My next challenge was to catch the ponies & get them back into their stables; I had been tempted to leave them out overnight as by now dusk was falling; but having seen the length & lushness of the grass, I knew to leave them there would be a potetially fatal mistake – Sabe is prone to laminitis, a debilitating & painful inflammation of native ponies’ feet which is basically caused by consumption of too much sugar-rich grass. Luckily, as darkness finally fell, I managed to gain the element of surprise with Sabe; he gave up without a struggle but sulked all the way back to the stables.
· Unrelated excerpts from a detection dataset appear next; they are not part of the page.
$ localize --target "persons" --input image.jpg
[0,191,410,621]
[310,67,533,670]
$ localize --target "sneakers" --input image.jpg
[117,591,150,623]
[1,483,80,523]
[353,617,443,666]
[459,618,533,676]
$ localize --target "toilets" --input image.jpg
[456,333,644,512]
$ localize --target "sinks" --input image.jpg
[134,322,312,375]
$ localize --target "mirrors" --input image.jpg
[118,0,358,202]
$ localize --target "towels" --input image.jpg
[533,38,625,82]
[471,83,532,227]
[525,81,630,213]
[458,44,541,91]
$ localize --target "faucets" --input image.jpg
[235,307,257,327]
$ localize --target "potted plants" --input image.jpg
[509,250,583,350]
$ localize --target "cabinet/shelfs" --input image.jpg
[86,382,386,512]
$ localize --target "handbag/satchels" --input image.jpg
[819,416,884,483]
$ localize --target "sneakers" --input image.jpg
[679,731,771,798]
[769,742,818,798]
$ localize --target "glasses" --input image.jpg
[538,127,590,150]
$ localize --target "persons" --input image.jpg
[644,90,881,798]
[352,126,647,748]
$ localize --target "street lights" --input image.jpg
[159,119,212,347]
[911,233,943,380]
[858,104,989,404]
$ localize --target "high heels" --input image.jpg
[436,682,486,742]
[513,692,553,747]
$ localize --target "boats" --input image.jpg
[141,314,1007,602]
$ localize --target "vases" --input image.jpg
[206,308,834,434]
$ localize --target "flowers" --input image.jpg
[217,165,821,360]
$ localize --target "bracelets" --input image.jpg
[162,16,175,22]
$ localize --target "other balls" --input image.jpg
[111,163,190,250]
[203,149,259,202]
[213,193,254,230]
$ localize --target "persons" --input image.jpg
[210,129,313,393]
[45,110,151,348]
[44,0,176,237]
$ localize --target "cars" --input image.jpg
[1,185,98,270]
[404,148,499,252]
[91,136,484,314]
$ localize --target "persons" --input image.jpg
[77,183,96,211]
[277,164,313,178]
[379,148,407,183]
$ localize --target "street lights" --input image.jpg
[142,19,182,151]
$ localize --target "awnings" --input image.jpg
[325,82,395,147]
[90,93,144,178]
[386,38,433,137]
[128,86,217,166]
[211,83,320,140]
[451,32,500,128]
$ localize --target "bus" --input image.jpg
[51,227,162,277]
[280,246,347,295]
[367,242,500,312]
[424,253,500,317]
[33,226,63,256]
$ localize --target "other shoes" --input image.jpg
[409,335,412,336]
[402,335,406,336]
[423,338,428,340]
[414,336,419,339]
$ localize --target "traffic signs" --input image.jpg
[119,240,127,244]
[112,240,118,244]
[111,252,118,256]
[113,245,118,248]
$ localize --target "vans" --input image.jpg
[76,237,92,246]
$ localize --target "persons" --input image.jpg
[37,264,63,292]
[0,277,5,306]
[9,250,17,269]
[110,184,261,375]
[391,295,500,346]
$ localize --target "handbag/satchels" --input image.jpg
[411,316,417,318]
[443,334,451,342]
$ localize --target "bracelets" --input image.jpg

However Toto was not so easily persuaded: the closer I attemped to edge, the further he skipped merrily away. Eventually however the old ‘rattling bucket of feed’ worked its’ magic; still steadfastly refusing a hand on his headcollar he waltzed his way back to bed without a care in the world. I shut the stable door with a big sigh of relief, & headed off to finish the rest of the chores, my hand now throbbing painfully. Tony arrived, exhausted from his taxing days’ work & long drive home just as I was finishing giving the kids their final bottle feed of the day; we headed into the house & closed the door against the night – & the nightmare that FMD has returned – with relief that this dire day was over at last. Oh to have a desk job…..?! Well, maybe not.